═════ Trecho do texto ═════
Após nove anos disputando competições regionais, estaduais e internacionais, o projeto de ensino de basquete desenvolvido pelo professor Rodrigo Mussini, com alunas da escola estadual Recanto Verde Sol, chegou ao ápice no cenário esportivo, ao ter o direito de ostentar a marca NBA.
Em 2020, a NBA Basketball School procurou o educador físico para licenciar o projeto Instituto Recanto Basketball, criado por ele um ano antes, e por onde já passaram mais de 200 alunas da escola pública localizada no Iguatemi, extremo leste da capital paulista. Atualmente, 70 meninas são atendidas pelo projeto.
"Em 2018 veio o convite para jogar a NBA Júnior, até então apenas colégios particulares eram convidados. Só havia uma vaga para escola pública. Fomos campeões. No ano seguinte, fomos bicampeões do torneio", relembra Mussini.
A partir de 2014, o grupo de meninas treinado por Mussini começou a participar de competições de maior vulto. "Em 2015 representamos a capital nos jogos escolares, num universo de duas mil escolas", recorda.
Com experiência adquirida nos torneios, as equipes sub-14 e sub-17 foram campeãs estaduais em 2017. No ano seguinte, jogaram o torneio NBA Júnior, com direito ao bicampeonato em 2019.
"A partir daí fomos procurados por um grande escritório jurídico que nos ajudou a criar o instituto, uma empresa que fornece o material esportivo, outra que disponibiliza um cartão-alimentação no valor de R$ 100 todo mês às meninas, um empresário que nos ajuda com transporte e alimentação nos treinos e um fisioterapeuta da comissão técnica de Camarões", afirmou.
═════
__Tarefas obrigatórias__:
a. Responda com base no texto sobre o projeto de basquete:
(i) Em que ano a NBA Basketball School procurou o educador físico?
(ii) Quantas meninas são atendidas atualmente pelo projeto?
(iii) Qual é o valor mensal do cartão-alimentação dado às meninas?
b. Quantas linhas dos registros contêm a palavra "scene"? Conte diferenciando maiúsculas de minúsculas e dê só o número.
═════ Dados fornecidos ═════
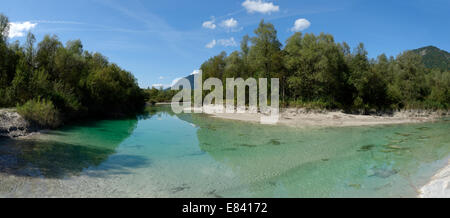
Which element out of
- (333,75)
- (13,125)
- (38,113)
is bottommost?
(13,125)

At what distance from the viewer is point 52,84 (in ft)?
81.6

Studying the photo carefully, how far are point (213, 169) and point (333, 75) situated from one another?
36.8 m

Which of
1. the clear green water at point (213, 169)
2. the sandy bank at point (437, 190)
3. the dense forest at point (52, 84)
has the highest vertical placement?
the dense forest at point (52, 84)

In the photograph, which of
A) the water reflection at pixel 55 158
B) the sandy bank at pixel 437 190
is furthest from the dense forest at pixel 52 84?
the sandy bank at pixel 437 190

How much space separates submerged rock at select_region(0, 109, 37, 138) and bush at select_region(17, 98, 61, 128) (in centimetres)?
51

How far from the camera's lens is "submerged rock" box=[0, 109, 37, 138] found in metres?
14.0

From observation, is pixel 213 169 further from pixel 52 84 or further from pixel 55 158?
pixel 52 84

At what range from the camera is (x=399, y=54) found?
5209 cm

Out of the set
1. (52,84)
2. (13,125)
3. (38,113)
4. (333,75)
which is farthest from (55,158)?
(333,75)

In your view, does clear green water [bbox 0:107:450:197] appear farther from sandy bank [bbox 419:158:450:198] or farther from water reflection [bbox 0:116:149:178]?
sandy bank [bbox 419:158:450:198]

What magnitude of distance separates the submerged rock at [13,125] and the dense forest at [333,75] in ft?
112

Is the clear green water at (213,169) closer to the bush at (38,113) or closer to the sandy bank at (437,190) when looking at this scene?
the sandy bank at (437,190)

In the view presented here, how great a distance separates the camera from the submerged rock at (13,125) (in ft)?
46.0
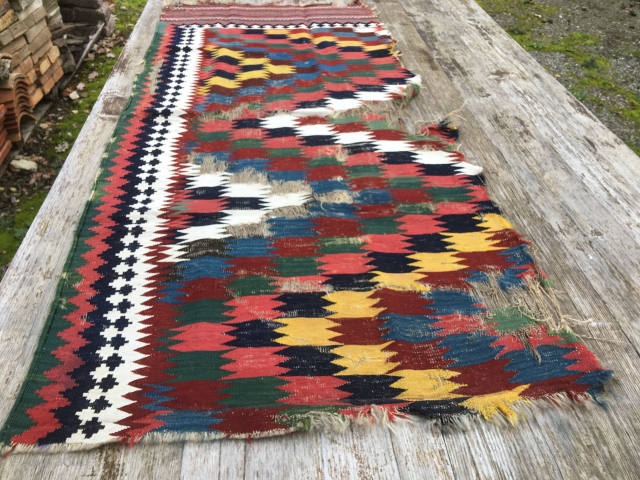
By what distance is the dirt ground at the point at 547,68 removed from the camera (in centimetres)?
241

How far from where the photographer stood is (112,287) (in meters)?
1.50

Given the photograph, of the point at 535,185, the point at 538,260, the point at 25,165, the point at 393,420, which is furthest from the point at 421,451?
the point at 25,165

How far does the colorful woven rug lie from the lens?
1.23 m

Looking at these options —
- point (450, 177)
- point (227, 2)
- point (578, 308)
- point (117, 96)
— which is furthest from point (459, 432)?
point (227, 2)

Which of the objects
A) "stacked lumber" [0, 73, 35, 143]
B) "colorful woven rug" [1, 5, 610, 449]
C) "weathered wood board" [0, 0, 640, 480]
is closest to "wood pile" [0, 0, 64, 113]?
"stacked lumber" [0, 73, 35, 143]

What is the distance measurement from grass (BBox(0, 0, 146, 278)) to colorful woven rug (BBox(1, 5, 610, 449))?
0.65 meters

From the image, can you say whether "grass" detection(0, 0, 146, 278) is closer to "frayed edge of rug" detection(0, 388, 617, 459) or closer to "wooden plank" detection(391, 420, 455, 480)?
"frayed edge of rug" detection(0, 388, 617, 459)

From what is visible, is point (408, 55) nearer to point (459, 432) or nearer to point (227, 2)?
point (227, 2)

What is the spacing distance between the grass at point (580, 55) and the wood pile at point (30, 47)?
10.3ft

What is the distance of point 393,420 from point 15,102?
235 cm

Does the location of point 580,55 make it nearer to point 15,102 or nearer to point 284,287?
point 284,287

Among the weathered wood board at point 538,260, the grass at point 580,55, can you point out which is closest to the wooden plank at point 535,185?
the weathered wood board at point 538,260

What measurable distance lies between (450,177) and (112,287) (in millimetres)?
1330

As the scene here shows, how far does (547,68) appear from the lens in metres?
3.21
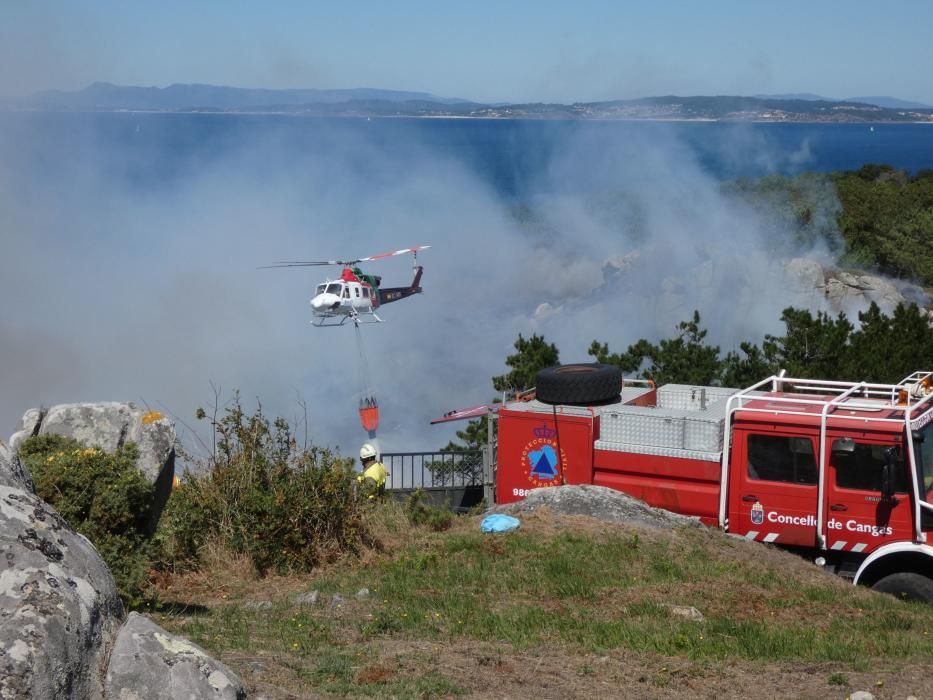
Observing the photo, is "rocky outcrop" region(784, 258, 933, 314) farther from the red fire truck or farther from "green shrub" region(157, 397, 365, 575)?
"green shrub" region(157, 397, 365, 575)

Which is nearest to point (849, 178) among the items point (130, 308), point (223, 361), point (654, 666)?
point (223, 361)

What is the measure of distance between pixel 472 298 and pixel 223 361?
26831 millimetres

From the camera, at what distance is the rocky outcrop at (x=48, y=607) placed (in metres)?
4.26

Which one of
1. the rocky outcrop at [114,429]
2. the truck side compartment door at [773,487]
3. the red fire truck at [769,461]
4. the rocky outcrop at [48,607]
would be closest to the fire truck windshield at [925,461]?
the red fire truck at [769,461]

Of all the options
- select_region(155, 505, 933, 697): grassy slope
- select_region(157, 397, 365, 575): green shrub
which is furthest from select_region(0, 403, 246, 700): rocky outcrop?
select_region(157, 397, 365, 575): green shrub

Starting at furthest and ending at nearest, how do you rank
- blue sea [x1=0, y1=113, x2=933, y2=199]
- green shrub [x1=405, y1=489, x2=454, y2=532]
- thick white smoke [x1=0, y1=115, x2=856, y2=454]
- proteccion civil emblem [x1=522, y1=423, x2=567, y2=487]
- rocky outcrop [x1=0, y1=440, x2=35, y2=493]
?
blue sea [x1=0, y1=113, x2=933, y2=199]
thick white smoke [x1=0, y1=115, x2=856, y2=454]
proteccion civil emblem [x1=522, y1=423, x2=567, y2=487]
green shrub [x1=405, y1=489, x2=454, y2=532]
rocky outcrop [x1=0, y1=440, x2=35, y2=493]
═════
__Tarefas resolvidas__:
a.
(i) Em 2020.
(ii) 70 meninas.
(iii) R$ 100.

b. 2